• [Set task]: What follows is a listing. Return every line of it exactly.

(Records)
■ ■ ■ ■ ■

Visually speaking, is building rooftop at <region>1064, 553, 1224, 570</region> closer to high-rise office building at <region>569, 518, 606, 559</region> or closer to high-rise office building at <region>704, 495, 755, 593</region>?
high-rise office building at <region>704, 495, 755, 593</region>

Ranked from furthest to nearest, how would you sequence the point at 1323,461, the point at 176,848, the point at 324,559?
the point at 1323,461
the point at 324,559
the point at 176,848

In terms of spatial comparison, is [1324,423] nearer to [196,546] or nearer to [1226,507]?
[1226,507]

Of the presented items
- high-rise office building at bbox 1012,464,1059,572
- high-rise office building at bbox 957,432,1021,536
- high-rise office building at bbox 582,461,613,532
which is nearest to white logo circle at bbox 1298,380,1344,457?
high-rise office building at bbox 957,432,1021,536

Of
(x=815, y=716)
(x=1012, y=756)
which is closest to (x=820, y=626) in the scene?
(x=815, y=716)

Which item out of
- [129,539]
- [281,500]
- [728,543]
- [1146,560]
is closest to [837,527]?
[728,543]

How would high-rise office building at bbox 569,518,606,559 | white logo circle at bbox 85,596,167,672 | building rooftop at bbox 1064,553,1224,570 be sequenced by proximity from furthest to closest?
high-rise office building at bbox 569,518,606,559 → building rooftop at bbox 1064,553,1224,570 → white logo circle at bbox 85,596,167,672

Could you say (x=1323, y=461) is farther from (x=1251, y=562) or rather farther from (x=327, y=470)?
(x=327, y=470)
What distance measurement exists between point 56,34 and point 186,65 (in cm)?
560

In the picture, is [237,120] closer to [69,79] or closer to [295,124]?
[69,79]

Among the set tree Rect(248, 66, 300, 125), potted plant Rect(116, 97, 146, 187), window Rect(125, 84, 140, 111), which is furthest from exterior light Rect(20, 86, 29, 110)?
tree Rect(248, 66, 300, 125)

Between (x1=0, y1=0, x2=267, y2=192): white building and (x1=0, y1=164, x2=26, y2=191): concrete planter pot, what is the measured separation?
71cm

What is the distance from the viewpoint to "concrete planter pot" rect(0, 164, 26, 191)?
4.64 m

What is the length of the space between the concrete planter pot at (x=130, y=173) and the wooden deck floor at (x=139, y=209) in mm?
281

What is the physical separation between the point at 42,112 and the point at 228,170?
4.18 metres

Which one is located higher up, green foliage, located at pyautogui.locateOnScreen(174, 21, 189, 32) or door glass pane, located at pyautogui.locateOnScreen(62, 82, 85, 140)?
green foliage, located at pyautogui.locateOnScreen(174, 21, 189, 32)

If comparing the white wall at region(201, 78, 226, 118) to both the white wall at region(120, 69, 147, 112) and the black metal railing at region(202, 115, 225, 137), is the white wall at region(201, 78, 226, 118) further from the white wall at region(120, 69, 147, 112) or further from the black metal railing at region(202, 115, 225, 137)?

■ ■ ■ ■ ■

• [Written solution]:
Visually speaking, is building rooftop at <region>1064, 553, 1224, 570</region> closer to high-rise office building at <region>569, 518, 606, 559</region> or closer to high-rise office building at <region>704, 495, 755, 593</region>?
high-rise office building at <region>704, 495, 755, 593</region>

Ranked from furthest to nearest, how would you sequence the point at 1323,461, the point at 176,848, the point at 324,559?
the point at 1323,461
the point at 324,559
the point at 176,848

In terms of spatial comparison, is [1324,423] nearer to [196,546] or nearer to [1226,507]?
[1226,507]

Of the presented items
- high-rise office building at bbox 1012,464,1059,572
- high-rise office building at bbox 957,432,1021,536
- high-rise office building at bbox 582,461,613,532
which is nearest to white logo circle at bbox 1298,380,1344,457?
high-rise office building at bbox 957,432,1021,536

Of
(x=815, y=716)
(x=1012, y=756)
which is closest to (x=820, y=626) in the scene?
(x=815, y=716)

Which item out of
- [129,539]
- [281,500]
- [728,543]
- [1146,560]
is closest to [837,527]?
[728,543]

How would high-rise office building at bbox 569,518,606,559 | white logo circle at bbox 85,596,167,672 | building rooftop at bbox 1064,553,1224,570 be sequenced by proximity from furthest to closest?
high-rise office building at bbox 569,518,606,559 → building rooftop at bbox 1064,553,1224,570 → white logo circle at bbox 85,596,167,672

Could you say (x=1323, y=461) is farther from (x=1251, y=562) or rather farther from (x=327, y=470)?
(x=327, y=470)
What distance measurement exists between point 56,34 and point 186,65 (in cm)?
560

In the picture, is [237,120] closer to [69,79] or closer to [295,124]?
[69,79]

Among the set tree Rect(248, 66, 300, 125), potted plant Rect(116, 97, 146, 187), window Rect(125, 84, 140, 111), which is furthest from exterior light Rect(20, 86, 29, 110)?
tree Rect(248, 66, 300, 125)

Between (x1=0, y1=0, x2=267, y2=192): white building and (x1=0, y1=164, x2=26, y2=191): concrete planter pot, what is the measured separation?
71cm

What is the distance from the viewpoint to "concrete planter pot" rect(0, 164, 26, 191)?
4.64 m

What is the length of the space between the concrete planter pot at (x=130, y=173) and the wooden deck floor at (x=139, y=209) in mm?
281

What is the physical separation between the point at 42,112 and the point at 228,170?
4.18 metres

Which one is located higher up, green foliage, located at pyautogui.locateOnScreen(174, 21, 189, 32) or door glass pane, located at pyautogui.locateOnScreen(62, 82, 85, 140)?
green foliage, located at pyautogui.locateOnScreen(174, 21, 189, 32)

If comparing the white wall at region(201, 78, 226, 118) to both the white wall at region(120, 69, 147, 112) and the black metal railing at region(202, 115, 225, 137), is the white wall at region(201, 78, 226, 118) further from the white wall at region(120, 69, 147, 112) or further from the black metal railing at region(202, 115, 225, 137)?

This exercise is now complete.